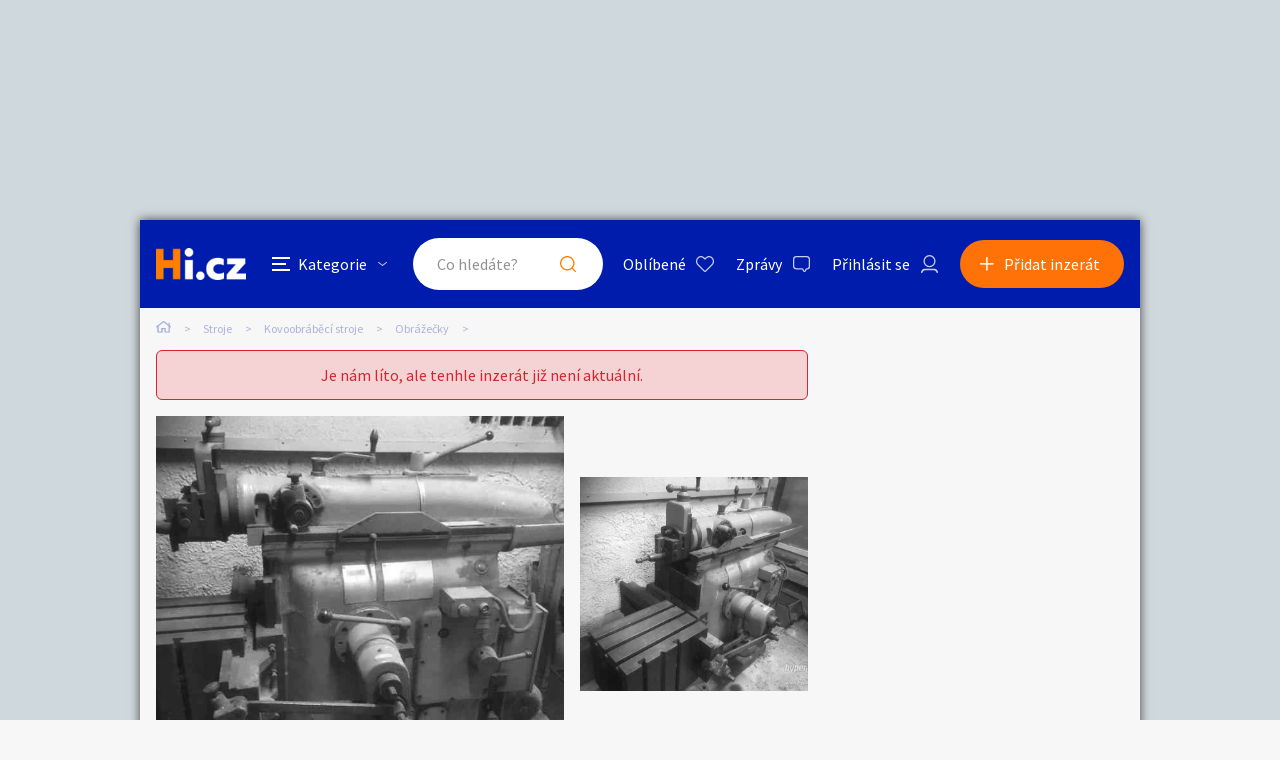

--- FILE ---
content_type: text/html; charset=utf-8
request_url: https://www.google.com/recaptcha/api2/aframe
body_size: 267
content:
<!DOCTYPE HTML><html><head><meta http-equiv="content-type" content="text/html; charset=UTF-8"></head><body><script nonce="l07XGLhXi_UD9alohmHO4A">/** Anti-fraud and anti-abuse applications only. See google.com/recaptcha */ try{var clients={'sodar':'https://pagead2.googlesyndication.com/pagead/sodar?'};window.addEventListener("message",function(a){try{if(a.source===window.parent){var b=JSON.parse(a.data);var c=clients[b['id']];if(c){var d=document.createElement('img');d.src=c+b['params']+'&rc='+(localStorage.getItem("rc::a")?sessionStorage.getItem("rc::b"):"");window.document.body.appendChild(d);sessionStorage.setItem("rc::e",parseInt(sessionStorage.getItem("rc::e")||0)+1);localStorage.setItem("rc::h",'1765994716035');}}}catch(b){}});window.parent.postMessage("_grecaptcha_ready", "*");}catch(b){}</script></body></html>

◇ ◇ ◇ ◇ ◇

BRIEF
Your reply should be the entries above, repeated exactly and free of pictures.

TASK SOLUTION
--- FILE ---
content_type: text/html; charset=utf-8
request_url: https://www.google.com/recaptcha/api2/aframe
body_size: 267
content:
<!DOCTYPE HTML><html><head><meta http-equiv="content-type" content="text/html; charset=UTF-8"></head><body><script nonce="l07XGLhXi_UD9alohmHO4A">/** Anti-fraud and anti-abuse applications only. See google.com/recaptcha */ try{var clients={'sodar':'https://pagead2.googlesyndication.com/pagead/sodar?'};window.addEventListener("message",function(a){try{if(a.source===window.parent){var b=JSON.parse(a.data);var c=clients[b['id']];if(c){var d=document.createElement('img');d.src=c+b['params']+'&rc='+(localStorage.getItem("rc::a")?sessionStorage.getItem("rc::b"):"");window.document.body.appendChild(d);sessionStorage.setItem("rc::e",parseInt(sessionStorage.getItem("rc::e")||0)+1);localStorage.setItem("rc::h",'1765994716035');}}}catch(b){}});window.parent.postMessage("_grecaptcha_ready", "*");}catch(b){}</script></body></html>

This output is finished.